*** Opening of Text block ***
The default alignment of a structure is the largest alignment amongst its fields. For example, the following structure has a 32-bit alignment:

struct {
    uint16_t _a;             /* alignment: 16 */
    struct {                 /* alignment: 32 */
        uint32_t _a;         /* alignment: 32 */
        string; _b;          /* alignment: 8 */
    } _b;
    integer {size = 64;} _c; /* alignment: 8 */
}

This default alignment may be overridden using a special align() option after the structure is closed:

struct {
    uint16_t _a;
    struct {
        uint32_t _a;
        string; _b;
    } _b;
    integer {size = 64;} _c;
} align(16)

You may use structures as field types, although they must have a known size when running barectf. This means they cannot contain sequences or strings.

A CTF structure field will make barectf produce a const void* C function parameter. The structure (of known size) will be copied as is to the current buffer, respecting its alignment.

Note that barectf requires inner structures to be at least byte-aligned.
*** Close of Text block ***
What you should do - Reproduce the entire passage above on structure alignment verbatim, including both code listings.
*** Opening of Material supplied ***
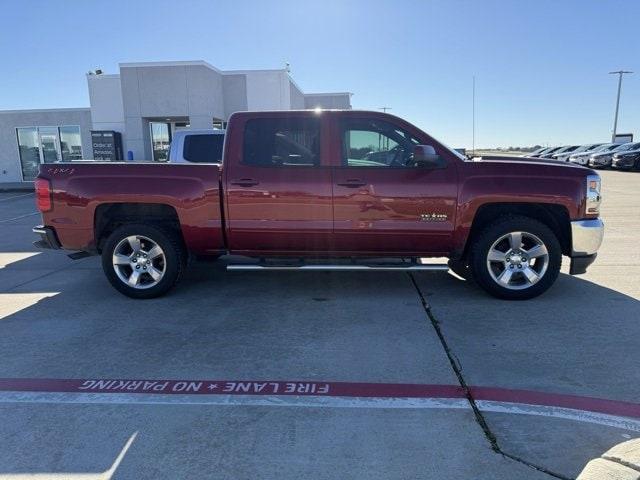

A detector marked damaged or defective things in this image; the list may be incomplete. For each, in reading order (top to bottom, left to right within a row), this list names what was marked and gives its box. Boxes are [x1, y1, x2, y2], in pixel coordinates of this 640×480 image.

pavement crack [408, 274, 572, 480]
*** Close of Material supplied ***
*** Opening of Material supplied ***
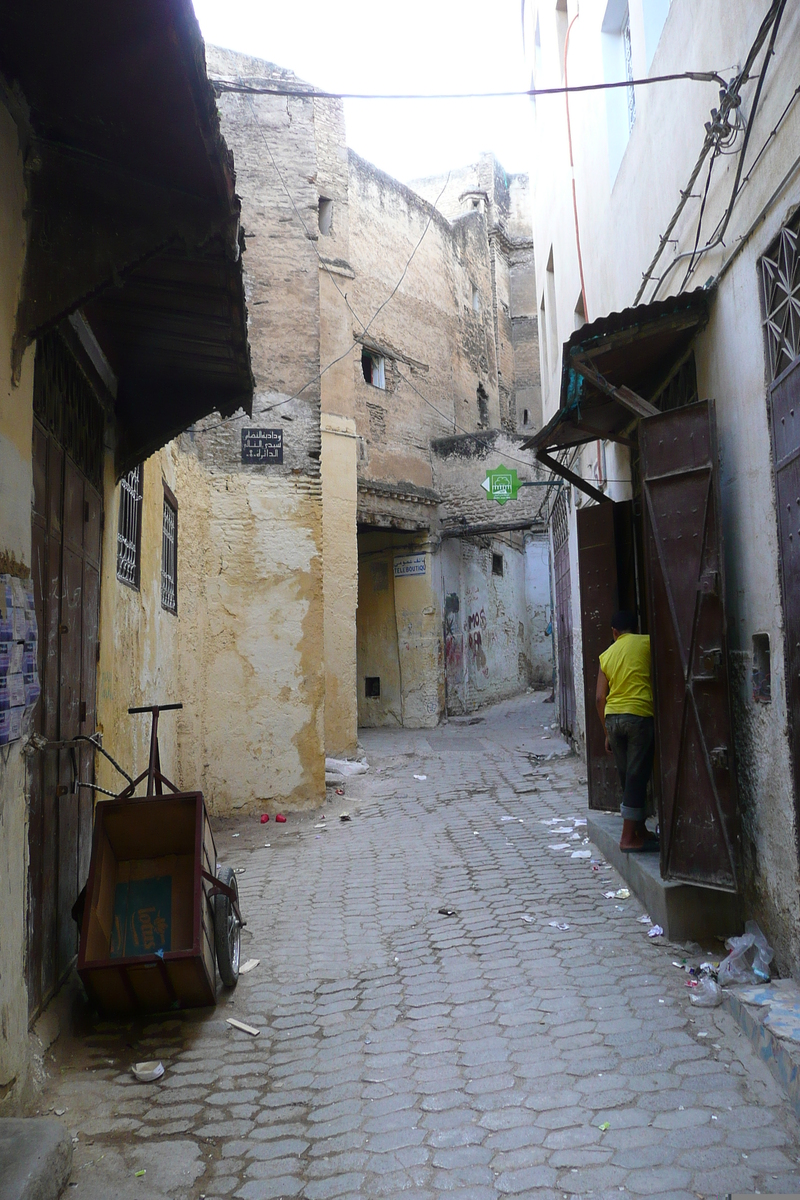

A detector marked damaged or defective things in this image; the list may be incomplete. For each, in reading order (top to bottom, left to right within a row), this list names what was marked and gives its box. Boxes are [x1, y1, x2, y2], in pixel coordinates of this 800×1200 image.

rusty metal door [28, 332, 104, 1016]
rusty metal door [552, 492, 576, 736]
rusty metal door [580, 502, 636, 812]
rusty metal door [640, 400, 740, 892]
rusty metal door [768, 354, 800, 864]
*** Close of Material supplied ***
Reply to the task -
The default alignment of a structure is the largest alignment amongst its fields. For example, the following structure has a 32-bit alignment:

struct {
    uint16_t _a;             /* alignment: 16 */
    struct {                 /* alignment: 32 */
        uint32_t _a;         /* alignment: 32 */
        string; _b;          /* alignment: 8 */
    } _b;
    integer {size = 64;} _c; /* alignment: 8 */
}

This default alignment may be overridden using a special align() option after the structure is closed:

struct {
    uint16_t _a;
    struct {
        uint32_t _a;
        string; _b;
    } _b;
    integer {size = 64;} _c;
} align(16)

You may use structures as field types, although they must have a known size when running barectf. This means they cannot contain sequences or strings.

A CTF structure field will make barectf produce a const void* C function parameter. The structure (of known size) will be copied as is to the current buffer, respecting its alignment.

Note that barectf requires inner structures to be at least byte-aligned.